SOURCE EXCERPT:
Compensation Review and Philosophy

        The compensation of three of the Company's named executive officers was established when they accepted employment with the Company. Mr. Haines and William B. Moore, the Company's executive vice president and chief operating officer, joined the Company in December 2002, and Mark A. Ruelle, the Company's executive vice president and chief financial officer, joined the Company in January 2003.

        In April 2003, the Board comprehensively reviewed the Company's compensation for other executive officers. The Board considered a study prepared by an independent human resources consulting firm and management analysis of market data from other external sources of compensation for executive officers of comparably sized regulated utilities and energy companies. Based upon this

10



review, the Board approved adjustments to the compensation of the other executive officers, including Douglas R. Sterbenz, Senior Vice President, Generation and Marketing, and Larry D. Irick, Vice President, General Counsel and Corporate Secretary. No adjustment was made to the compensation of Richard A. Dixon, Senior Vice President, Operations Strategy, because of his intention to retire at the end of 2003.

        The Company's compensation philosophy in 2003 was to target each executive officer's total cash compensation and total direct compensation to approximate the median level of compensation in the national market for similar positions at comparably sized utilities.

Total Cash Compensation

        The total cash compensation of executive officers, including the named executive officers, consists of base salary and dividend equivalents on restricted share units. Total cash compensation for each executive officer is structured to be comparable to total cash compensation for persons holding similar positions in the national market at comparably sized utilities. The employment agreements with the executive officers do not provide for increases in base salary during the term of the agreement.

Long Term Incentives

        Pursuant to the LTIP Plan, the Company awards long term incentive compensation in the form of restricted share units to executive officers, including the named executive officers, and other key employees who are in positions which can affect the Company's long term success through the formation and execution of its business strategies. Dividend equivalents are paid on restricted share units from the date of grant. The value of a single dividend equivalent is equal to the dividends that would have been paid or payable on a share from the date of grant. The Company believes restricted share units: (1) focus officers' efforts on performance which will increase the value of the Company's common stock; (2) align the interests of management with those of the Company's shareholders; (3) provide a competitive long term incentive opportunity; and (4) provide a retention incentive for key employees.

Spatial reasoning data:
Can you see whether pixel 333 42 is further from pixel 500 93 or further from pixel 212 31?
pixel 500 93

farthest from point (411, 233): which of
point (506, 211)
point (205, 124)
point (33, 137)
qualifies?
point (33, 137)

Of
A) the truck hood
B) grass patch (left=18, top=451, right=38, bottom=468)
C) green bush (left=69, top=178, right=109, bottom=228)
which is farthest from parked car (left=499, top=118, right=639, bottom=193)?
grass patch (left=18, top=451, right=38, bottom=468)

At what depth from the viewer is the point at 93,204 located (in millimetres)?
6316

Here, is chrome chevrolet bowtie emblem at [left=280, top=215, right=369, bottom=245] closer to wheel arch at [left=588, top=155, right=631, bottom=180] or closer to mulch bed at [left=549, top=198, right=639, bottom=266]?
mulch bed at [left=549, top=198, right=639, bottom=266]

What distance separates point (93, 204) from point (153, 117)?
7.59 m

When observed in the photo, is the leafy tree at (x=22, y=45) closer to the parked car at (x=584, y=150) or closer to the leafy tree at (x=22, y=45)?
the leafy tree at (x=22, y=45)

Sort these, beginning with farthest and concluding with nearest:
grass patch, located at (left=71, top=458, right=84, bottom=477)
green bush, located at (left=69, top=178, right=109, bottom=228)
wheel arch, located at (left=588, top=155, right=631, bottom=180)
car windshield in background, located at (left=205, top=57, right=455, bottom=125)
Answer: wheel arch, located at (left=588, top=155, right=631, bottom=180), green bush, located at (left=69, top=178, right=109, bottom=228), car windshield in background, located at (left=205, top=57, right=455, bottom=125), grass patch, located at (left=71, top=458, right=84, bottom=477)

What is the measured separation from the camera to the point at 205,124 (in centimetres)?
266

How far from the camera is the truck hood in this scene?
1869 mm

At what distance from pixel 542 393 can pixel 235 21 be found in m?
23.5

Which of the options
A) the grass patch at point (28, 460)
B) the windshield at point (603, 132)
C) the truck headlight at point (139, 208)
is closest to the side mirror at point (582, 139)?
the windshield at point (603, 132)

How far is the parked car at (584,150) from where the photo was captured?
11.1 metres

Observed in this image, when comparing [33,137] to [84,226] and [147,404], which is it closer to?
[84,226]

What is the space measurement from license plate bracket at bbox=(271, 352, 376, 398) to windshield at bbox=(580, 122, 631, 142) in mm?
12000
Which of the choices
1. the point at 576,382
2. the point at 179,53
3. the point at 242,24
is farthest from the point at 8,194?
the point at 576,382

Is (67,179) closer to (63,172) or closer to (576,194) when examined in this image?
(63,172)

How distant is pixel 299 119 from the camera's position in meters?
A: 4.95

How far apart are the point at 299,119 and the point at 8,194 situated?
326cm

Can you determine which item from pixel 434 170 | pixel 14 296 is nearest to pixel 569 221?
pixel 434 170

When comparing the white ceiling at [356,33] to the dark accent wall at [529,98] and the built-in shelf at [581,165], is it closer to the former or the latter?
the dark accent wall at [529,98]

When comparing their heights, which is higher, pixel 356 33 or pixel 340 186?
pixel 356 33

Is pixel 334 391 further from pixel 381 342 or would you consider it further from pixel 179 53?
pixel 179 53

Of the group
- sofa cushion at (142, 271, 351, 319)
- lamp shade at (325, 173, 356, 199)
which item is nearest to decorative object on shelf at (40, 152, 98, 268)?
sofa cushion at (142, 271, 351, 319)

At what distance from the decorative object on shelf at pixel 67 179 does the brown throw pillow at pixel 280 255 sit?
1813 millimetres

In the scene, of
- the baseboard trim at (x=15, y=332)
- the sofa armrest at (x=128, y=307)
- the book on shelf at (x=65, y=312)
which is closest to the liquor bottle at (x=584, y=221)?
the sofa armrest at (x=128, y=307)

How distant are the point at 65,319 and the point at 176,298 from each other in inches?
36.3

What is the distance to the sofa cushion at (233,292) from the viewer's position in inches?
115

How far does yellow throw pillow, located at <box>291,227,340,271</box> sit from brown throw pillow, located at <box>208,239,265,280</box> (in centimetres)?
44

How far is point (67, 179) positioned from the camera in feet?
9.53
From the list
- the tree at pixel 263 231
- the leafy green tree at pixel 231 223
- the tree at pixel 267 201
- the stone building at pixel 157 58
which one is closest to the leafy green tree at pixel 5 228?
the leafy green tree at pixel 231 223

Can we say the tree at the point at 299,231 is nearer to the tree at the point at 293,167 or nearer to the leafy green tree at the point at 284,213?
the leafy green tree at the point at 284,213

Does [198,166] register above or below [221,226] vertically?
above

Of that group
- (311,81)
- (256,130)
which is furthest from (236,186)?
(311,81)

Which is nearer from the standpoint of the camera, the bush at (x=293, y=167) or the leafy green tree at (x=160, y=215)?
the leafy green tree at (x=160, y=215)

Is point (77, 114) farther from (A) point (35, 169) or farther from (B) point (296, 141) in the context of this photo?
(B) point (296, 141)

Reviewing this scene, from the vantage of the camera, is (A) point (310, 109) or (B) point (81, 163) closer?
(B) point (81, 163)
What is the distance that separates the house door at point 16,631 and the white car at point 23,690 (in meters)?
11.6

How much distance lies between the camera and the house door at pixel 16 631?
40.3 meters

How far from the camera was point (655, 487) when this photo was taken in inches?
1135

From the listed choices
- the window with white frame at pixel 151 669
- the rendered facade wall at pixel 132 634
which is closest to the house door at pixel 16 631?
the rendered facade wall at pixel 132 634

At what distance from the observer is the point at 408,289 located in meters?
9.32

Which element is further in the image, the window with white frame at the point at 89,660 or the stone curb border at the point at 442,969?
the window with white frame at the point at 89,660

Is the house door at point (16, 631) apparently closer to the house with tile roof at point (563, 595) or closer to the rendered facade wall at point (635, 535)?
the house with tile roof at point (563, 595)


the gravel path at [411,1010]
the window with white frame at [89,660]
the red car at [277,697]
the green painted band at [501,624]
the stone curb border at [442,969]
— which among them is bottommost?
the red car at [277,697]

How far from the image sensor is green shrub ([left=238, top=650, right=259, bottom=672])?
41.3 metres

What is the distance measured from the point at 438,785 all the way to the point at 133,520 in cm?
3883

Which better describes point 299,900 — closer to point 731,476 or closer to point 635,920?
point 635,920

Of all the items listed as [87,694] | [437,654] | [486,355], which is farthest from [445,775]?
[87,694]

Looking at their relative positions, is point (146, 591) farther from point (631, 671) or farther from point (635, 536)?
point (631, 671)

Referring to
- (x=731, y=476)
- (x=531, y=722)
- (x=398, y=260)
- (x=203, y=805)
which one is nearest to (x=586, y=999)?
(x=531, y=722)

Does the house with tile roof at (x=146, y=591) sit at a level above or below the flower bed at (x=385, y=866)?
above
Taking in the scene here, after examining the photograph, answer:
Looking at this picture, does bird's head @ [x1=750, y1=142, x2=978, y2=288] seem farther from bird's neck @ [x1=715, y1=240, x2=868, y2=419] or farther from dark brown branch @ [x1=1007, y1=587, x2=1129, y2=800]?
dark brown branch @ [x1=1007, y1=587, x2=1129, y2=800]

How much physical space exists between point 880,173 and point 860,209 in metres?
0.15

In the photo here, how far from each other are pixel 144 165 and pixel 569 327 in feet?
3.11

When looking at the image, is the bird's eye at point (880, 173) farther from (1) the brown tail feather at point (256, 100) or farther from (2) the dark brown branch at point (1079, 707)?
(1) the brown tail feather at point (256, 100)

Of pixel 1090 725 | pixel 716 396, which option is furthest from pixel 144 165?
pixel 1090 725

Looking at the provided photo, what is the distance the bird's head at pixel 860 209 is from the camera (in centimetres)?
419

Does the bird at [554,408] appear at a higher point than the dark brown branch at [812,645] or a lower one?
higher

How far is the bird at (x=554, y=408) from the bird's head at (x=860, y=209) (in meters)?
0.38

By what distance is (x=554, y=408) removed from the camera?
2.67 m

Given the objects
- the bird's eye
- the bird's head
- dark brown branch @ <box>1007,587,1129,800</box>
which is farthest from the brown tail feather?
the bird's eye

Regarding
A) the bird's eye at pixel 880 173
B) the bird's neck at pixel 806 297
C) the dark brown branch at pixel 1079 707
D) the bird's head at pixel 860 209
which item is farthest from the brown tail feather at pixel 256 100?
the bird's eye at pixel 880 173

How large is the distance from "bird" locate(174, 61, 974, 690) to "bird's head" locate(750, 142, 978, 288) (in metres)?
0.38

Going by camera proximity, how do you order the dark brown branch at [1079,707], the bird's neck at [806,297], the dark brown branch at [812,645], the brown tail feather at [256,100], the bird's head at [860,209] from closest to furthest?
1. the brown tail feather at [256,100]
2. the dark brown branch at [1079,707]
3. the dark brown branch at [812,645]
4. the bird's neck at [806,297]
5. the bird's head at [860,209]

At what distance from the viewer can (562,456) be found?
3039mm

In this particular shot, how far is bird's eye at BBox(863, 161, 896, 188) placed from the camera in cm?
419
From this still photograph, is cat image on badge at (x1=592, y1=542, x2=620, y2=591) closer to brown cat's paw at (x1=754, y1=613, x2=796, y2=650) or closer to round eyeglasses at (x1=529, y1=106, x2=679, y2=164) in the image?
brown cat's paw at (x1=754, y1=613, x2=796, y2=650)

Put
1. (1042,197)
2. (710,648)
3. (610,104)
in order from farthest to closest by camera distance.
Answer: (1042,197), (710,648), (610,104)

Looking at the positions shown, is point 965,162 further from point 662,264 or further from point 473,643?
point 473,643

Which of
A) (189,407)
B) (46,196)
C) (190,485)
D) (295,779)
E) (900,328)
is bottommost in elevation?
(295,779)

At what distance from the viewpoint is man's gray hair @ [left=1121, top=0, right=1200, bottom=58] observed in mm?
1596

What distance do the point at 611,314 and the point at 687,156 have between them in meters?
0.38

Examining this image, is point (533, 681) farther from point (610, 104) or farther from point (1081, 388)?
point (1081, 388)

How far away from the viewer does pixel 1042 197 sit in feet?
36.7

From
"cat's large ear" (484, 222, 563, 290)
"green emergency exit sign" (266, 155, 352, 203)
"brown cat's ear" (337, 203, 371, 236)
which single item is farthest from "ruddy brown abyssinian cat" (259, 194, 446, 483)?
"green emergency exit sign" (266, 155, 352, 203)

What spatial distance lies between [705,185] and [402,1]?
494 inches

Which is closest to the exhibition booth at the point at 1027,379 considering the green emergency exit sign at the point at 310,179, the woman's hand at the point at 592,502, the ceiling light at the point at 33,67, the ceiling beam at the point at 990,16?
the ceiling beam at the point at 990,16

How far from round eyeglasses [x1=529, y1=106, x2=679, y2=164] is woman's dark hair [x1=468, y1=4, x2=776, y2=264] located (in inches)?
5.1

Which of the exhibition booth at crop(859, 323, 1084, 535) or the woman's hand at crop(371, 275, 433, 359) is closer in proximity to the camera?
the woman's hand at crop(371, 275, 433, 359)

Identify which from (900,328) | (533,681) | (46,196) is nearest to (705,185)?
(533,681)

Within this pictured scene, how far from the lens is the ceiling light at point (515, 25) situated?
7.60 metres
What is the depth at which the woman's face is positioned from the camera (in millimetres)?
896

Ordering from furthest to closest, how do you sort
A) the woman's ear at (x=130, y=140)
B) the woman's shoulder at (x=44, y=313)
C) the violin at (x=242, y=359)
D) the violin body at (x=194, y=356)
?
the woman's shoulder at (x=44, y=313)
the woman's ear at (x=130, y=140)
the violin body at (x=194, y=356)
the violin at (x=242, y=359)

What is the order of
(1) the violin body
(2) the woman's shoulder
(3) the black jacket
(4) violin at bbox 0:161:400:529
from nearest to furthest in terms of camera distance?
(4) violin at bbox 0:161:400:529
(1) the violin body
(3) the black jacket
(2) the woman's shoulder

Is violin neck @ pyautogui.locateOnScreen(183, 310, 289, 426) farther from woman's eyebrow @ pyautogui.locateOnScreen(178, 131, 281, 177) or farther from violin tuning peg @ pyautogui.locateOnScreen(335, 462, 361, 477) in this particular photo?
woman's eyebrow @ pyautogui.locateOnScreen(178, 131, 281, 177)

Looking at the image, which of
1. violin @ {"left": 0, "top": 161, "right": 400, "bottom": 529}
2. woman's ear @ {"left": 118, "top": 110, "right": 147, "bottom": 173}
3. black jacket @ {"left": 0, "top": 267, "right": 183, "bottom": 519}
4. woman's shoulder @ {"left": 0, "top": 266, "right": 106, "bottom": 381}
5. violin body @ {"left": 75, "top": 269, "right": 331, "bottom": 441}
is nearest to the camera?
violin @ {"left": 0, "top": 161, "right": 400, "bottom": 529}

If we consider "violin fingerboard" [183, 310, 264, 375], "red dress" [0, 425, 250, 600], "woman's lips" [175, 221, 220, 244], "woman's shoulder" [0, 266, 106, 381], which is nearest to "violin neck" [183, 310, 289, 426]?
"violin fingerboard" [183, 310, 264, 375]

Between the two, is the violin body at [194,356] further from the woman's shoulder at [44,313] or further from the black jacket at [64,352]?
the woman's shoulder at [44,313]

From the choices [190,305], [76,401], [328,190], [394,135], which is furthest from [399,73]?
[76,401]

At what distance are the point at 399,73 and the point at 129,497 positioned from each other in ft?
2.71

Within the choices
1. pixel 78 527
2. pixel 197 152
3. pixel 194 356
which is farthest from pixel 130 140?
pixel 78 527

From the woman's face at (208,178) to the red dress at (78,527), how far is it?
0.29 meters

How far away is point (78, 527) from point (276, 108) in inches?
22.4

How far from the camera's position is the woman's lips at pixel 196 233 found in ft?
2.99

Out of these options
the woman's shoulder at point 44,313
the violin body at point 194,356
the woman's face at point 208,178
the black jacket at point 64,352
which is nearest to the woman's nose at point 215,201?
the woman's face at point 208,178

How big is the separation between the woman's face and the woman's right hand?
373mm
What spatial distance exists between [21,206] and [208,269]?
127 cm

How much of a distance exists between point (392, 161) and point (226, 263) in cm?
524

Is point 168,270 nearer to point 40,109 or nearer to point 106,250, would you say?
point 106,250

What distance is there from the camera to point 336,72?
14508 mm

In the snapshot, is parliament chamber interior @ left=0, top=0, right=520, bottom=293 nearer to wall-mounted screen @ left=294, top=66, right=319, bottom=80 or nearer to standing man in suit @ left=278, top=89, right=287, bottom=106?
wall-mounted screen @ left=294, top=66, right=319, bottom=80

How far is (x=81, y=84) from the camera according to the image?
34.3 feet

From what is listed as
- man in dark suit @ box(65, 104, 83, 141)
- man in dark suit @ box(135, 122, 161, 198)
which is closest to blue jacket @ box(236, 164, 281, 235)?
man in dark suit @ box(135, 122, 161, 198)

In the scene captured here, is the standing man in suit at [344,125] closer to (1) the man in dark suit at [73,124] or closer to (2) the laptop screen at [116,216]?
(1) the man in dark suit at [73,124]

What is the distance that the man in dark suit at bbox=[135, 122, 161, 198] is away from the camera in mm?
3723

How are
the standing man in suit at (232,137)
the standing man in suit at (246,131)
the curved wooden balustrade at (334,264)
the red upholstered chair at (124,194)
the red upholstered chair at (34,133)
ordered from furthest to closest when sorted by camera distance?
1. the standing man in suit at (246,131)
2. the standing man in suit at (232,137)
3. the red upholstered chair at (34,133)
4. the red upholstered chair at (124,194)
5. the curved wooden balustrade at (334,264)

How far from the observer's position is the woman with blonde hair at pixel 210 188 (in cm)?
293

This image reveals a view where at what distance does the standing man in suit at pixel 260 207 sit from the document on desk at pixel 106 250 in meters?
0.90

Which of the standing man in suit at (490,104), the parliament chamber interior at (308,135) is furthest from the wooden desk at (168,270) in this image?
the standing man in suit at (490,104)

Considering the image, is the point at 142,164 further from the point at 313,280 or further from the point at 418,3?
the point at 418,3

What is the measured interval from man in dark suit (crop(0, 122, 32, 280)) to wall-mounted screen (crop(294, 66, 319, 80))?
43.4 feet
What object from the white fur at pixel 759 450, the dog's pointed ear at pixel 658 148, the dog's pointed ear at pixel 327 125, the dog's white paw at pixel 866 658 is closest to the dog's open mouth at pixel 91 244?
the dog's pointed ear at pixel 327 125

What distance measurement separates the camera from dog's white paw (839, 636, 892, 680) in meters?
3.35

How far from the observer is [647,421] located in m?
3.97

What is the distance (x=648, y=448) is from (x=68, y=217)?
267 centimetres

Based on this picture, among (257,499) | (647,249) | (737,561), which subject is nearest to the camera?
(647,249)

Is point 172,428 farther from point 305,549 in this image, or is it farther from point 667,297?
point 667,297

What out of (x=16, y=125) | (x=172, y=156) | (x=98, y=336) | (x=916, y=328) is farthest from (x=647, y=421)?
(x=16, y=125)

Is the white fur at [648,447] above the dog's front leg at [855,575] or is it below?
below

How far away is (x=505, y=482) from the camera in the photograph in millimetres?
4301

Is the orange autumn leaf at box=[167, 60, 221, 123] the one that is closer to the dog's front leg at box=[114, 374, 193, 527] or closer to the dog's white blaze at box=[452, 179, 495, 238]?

PROBLEMS AND TASKS:
1. According to the compensation excerpt, in what month and year did Mark A. Ruelle join the Company?
2. Transcribe the part of the compensation excerpt that opens with the words containing "In April 2003, the" and closes with "end of 2003.".
This data is separate material, apart from the compensation excerpt.

RESULTS FOR THE EXERCISE:
1. January 2003.

2.
In April 2003, the Board comprehensively reviewed the Company's compensation for other executive officers. The Board considered a study prepared by an independent human resources consulting firm and management analysis of market data from other external sources of compensation for executive officers of comparably sized regulated utilities and energy companies. Based upon this

10



review, the Board approved adjustments to the compensation of the other executive officers, including Douglas R. Sterbenz, Senior Vice President, Generation and Marketing, and Larry D. Irick, Vice President, General Counsel and Corporate Secretary. No adjustment was made to the compensation of Richard A. Dixon, Senior Vice President, Operations Strategy, because of his intention to retire at the end of 2003.